== Exercise directions ==
Please decide whether each statement below agrees with the TERN Group funding article, and answer yes or no, quoting the words from the article that decide it. (a) The funding round closed in September 2025. (b) Recruitment cycles for specialists routinely run three to four months. (c) A locum specialist in Dubai commands AED 3,000 to AED 6,000 per week.

TERN Group raises $33M to cut GCC's nine-month specialist hiring cycle with clinical AI
UAE-based TERN Group has closed a $33 million funding round to deploy what it describes as the first clinical AI workforce platform built for GCC healthcare systems, where expatriate clinicians make up more than 80% of the licensed physician workforce in most emirates.
TERN Group closed a $33 million funding round in September 2025, backing a clinical AI workforce platform the company says is the first of its kind in the GCC. The raise puts TERN among the best-capitalized health-tech companies in the region, with Gulf investors committing serious capital to AI applied directly to clinical operations rather than hospital administration.
Why workforce, why now
The GCC's reliance on imported clinical talent is a structural fact and a recurring vulnerability. In the UAE, expatriate clinicians account for more than 80% of the licensed physician workforce, according to data published by the Dubai Health Authority (DHA). Recruitment cycles for specialists routinely run six to nine months, and attrition spikes every time a competing market (Australia, Canada, or the UK) loosens its immigration settings. TERN's platform targets that friction point: using AI to source, credential-verify, deploy, and monitor clinical staff at a speed and scale that traditional healthcare recruitment firms cannot match.
For hospital CEOs and HR directors, the core bet is that AI can compress the credentialing and onboarding pipeline from weeks to days, and that cutting time-to-deployment for a single specialist by even one week pays back the cost of an annual platform licence. A locum specialist in Dubai commands AED 3,000 to AED 6,000 per shift, so even marginal efficiency gains carry material P&L impact.

== Entries supplied ==
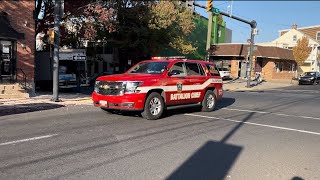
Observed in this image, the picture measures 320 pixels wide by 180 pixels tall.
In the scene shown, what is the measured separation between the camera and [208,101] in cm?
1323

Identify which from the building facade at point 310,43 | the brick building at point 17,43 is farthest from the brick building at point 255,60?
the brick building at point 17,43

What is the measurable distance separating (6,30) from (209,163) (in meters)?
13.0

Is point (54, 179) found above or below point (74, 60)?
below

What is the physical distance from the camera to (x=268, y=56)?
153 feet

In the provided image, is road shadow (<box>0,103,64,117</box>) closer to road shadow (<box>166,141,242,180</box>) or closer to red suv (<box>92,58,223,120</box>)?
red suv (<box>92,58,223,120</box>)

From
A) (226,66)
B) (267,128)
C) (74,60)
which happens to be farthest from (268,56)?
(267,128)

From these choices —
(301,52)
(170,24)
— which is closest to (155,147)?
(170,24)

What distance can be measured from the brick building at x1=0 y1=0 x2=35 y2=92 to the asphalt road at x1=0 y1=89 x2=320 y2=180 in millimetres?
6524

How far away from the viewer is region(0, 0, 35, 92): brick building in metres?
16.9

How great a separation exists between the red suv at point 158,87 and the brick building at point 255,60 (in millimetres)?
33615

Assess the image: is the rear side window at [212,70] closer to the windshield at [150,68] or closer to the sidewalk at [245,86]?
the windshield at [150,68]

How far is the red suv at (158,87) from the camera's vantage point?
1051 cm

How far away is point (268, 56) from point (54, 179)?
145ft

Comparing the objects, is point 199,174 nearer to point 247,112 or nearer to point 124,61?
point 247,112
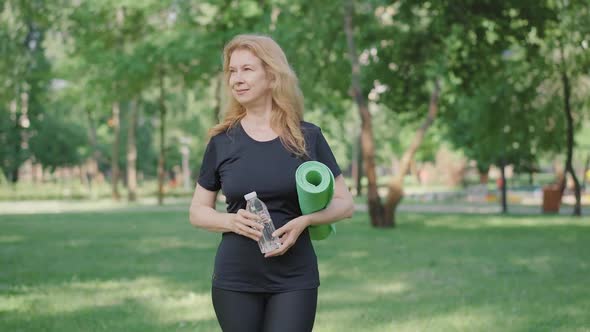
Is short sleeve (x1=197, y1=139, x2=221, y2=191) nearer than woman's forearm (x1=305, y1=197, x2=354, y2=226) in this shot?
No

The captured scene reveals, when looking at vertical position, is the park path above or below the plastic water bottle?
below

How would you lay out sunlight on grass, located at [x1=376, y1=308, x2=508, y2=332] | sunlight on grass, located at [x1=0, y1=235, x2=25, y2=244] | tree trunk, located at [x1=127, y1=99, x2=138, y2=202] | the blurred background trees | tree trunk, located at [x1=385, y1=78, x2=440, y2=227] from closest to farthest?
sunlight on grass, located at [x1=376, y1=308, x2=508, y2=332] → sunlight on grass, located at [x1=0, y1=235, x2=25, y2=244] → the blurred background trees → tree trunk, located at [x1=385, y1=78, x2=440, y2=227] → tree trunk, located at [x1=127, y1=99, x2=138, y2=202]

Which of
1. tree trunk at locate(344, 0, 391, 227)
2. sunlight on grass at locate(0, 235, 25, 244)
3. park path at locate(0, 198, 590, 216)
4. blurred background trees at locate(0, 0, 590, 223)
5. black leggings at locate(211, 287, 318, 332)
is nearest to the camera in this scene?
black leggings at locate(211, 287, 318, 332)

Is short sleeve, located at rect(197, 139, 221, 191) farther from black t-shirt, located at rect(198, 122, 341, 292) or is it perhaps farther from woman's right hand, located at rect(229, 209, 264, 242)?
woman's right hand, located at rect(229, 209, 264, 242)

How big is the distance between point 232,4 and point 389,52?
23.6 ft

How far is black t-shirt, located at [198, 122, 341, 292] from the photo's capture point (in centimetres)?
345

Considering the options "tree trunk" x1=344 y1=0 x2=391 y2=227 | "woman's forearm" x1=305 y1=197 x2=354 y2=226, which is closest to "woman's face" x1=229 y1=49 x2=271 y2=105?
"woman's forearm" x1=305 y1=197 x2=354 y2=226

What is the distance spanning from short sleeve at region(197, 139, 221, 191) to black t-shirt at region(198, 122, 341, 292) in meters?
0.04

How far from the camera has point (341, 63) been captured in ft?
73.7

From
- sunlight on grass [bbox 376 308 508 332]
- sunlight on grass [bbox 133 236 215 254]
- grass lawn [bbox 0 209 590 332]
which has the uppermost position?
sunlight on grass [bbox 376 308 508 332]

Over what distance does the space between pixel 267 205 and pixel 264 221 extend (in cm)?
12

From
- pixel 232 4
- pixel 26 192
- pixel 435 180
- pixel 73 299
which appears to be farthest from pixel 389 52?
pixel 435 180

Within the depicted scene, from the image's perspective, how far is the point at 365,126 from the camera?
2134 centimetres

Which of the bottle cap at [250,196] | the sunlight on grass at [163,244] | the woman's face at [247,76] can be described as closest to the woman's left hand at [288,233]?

== Solution to this task ==
(a) Yes: "TERN Group closed a $33 million funding round in September 2025"
(b) No: "Recruitment cycles for specialists routinely run six to nine months"
(c) No: "A locum specialist in Dubai commands AED 3,000 to AED 6,000 per shift"